Since school closed in the middle of last month to mitigate the spread of the COVID-19 coronavirus, Ms. Coyne and her fellow seniors have faced the fact that celebrating a rite of passage, of finishing high school before going out into the world, is on hold or might be cancelled.

She and her classmates on Shelter Island might be home alone individually, but the total number of students studying remotely is staggering. According to the World Economic Forum, schools in over 100 countries are closed, “affecting the education of nearly 1 billion children.”

The prom seems in jeopardy of happening here, and even graduation ceremonies might be curtailed.

It’s difficult, Ms. Coyne said, and more difficult because of what seems an enormous amount of homework from the digital learning program paired with occasional video sessions with her teachers.

“It just seems a lot,” the honors student said, who will attend Providence College in the fall on an honors program at the Rhode Island school.

Part of the work load, she realizes, is more onerous because she’s being a student by herself. “I miss going to school, being in class and outside class with my girlfriends and the guys,” she said.

A stand-out student athlete, she has always filled her schedule as a member of the basketball, volleyball and track teams, as well as acting in the school’s spring musical.

But now she’s home, and not completely happy with it, “although I like the free time,” she said. Studying, communicating with her teachers, she’s also working out with weights, reading — a novel by Sarah Dessin and “The Other Wes Moore” — watching movies and turning herself into a cook.

“I’m making different rice bowls, and different seafood plates,” she said. Her father, Chris Coyne, who harvests and sells oysters, has provided some of the ingredients for what Ms. Coyne said were some of her successful “full-rounded meals. I’m doing O.K.”

Walter Richards, her senior year classmate, is also doing, O.K., he said, even with a schedule that’s filled day and night.

The honor roll student and star varsity basketball player is working for his father’s landscaping business from 8 to 5 during the day and then doing homework at night.

Like Ms. Coyne, Mr. Richards finds the homework assignments a heavy load, and agrees with her that it’s more difficult learning remotely than being in a class with other students and a teacher.

“Sometimes it’s difficult to pick up what the teacher is teaching on a video,” he said.

Losing out on the fourth quarter of his senior year and celebrations with his classmates is a situation that just has to be dealt with, he said. “Sometimes I feel like this sucks, and I miss school, but never to the point of getting angry about it,” he said. “It’s not earth shattering.”

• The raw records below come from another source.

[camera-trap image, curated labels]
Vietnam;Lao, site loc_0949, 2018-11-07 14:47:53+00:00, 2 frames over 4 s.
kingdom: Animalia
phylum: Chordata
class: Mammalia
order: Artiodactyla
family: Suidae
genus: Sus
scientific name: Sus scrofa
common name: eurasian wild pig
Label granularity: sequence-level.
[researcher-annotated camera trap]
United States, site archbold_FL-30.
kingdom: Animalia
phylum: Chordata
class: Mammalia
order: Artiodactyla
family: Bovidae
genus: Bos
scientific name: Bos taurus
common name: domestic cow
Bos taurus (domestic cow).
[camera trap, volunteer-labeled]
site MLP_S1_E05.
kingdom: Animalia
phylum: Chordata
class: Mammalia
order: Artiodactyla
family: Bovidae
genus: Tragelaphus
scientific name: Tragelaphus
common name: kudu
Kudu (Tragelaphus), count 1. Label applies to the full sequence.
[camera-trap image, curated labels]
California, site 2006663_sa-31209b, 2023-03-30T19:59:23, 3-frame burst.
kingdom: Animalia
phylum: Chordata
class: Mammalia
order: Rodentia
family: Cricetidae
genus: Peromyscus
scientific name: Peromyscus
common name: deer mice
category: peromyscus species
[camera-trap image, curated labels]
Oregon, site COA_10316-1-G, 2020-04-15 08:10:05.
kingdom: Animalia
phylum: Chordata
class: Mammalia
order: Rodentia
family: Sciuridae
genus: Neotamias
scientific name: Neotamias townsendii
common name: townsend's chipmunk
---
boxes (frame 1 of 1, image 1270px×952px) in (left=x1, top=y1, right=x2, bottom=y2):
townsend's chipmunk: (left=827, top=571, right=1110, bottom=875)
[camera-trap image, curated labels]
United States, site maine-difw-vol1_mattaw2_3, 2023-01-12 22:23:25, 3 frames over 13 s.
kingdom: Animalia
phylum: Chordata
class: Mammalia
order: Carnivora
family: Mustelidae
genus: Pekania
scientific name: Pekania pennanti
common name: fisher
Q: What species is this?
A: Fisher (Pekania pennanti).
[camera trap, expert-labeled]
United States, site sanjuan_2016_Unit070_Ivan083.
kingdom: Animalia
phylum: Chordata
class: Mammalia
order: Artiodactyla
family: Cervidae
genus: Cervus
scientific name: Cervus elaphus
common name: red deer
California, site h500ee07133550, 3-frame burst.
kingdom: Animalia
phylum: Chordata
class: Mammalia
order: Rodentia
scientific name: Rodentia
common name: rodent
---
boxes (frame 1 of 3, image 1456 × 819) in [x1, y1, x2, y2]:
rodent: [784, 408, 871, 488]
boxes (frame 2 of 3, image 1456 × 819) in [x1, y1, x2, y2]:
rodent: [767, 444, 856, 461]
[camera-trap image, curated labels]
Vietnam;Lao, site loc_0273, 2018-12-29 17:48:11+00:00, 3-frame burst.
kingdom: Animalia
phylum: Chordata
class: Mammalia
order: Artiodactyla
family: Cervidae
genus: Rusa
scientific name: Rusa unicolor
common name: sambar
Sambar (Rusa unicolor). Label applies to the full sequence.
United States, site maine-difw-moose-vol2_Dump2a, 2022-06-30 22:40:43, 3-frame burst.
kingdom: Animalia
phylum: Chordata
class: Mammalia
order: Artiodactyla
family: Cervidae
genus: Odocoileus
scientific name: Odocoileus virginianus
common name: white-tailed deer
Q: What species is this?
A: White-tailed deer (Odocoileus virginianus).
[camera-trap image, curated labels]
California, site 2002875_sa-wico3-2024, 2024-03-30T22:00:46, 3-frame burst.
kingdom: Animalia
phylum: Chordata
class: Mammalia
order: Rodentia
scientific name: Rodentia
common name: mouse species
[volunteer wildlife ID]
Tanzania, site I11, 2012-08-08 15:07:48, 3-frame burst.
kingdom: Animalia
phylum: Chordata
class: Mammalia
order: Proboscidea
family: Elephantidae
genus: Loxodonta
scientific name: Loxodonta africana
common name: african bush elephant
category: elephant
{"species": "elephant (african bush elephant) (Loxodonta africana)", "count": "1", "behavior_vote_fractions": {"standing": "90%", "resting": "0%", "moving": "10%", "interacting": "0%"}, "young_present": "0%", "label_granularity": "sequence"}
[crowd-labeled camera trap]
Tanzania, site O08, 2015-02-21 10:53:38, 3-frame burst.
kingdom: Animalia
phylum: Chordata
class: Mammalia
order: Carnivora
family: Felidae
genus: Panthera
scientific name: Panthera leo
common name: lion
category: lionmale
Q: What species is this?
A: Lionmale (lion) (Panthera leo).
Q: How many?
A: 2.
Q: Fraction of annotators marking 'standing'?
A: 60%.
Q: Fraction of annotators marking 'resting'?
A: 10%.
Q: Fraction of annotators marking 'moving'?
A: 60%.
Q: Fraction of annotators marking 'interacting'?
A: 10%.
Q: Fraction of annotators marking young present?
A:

Mr. Richards counts himself lucky to have a job that gets him out of the house, luckier than some classmates who are not taking isolation well.

Speaking about a close friend, he said, “His parents won’t let him out at all, just the yard,” and it’s “getting to him.”

Ms. Coyne gets out and sometimes sees friends — “the one’s not on house arrest by their parents” — keeping social distance for nature walks.

School in the fall will be exciting, she said, with a major in math and minors in biology and business. She’s looking forward to living in Providence, and taking advantage of city life.

“But I’m doing all right now,” she said. “We’re all doing all right.”

This fall, Mr. Richards is off to SUNY Cobleskill in upstate New York to study landscape contracting. It will good to be away, to experience new things, he said, adding, “But I’ll always be here. Shelter Island is my home.”